DESTIN, FL – Without really saying it, Mike Slive is saying it. The Southeastern Conference championship football game is here to stay. "It has substantial economic value for each of our schools," the SEC's commissioner said here this week at the league's annual spring meetings.

The conference pulls in more than $10 million from the title game and each school gets a 1/12th share of that regardless of participation. There has not been a formal discussion about killing that cash cow since the league split into divisions and instituted the game in 1992.

That doesn't mean there aren't informal mutterings when the coaches get together for a series of meetings at this event.

"Each year there is always discussion," Alabama's Mike Shula said. "It's brought up in our room just to see what other conferences are doing."

Of the six BCS conferences, three – the Big East, Big Ten and Pac-10 – don't have a title game.
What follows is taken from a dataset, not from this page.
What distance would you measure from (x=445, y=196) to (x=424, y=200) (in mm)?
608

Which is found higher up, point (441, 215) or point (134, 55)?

There's no doubt that puts the SEC, Big 12 and now the ACC at a disadvantage for winning a national championship, Florida coach Urban Meyer said.

"I think the NCAA should mandate the Big Ten and Pac-10 have to play a championship game," Meyer said. "I think it should be an equal playing field, absolutely."

SEC schools have won four national titles in the 14 years of the title game era, but only two in the last 10 years.

"When it comes to the chances of winning the national championship, I think the SEC championship game would keep someone from playing in it before it would get them into it," Georgia's Mark Richt said.

The Bulldogs have played in three championship games and won two overall league titles in the last four years under Richt. Those two league titles rival the two national championships Richt won as an assistant coach at Florida State, he said.

"Being on that field celebrating after the (SEC) championship game, that's as good a feeling as you're going to get," he said. "I wouldn't put the SEC ahead of the national championship of course, but it's a real, real close second, that's for sure."

The importance and prestige of an SEC title make the risk of playing the title game worthwhile, Richt said.

"If you win the SEC Championship, you did something fantastic and everybody understands that," he said. "If the only thing that meant anything to our fans and teams was to win the national championship, then I think we're barking up the wrong tree having this championship game."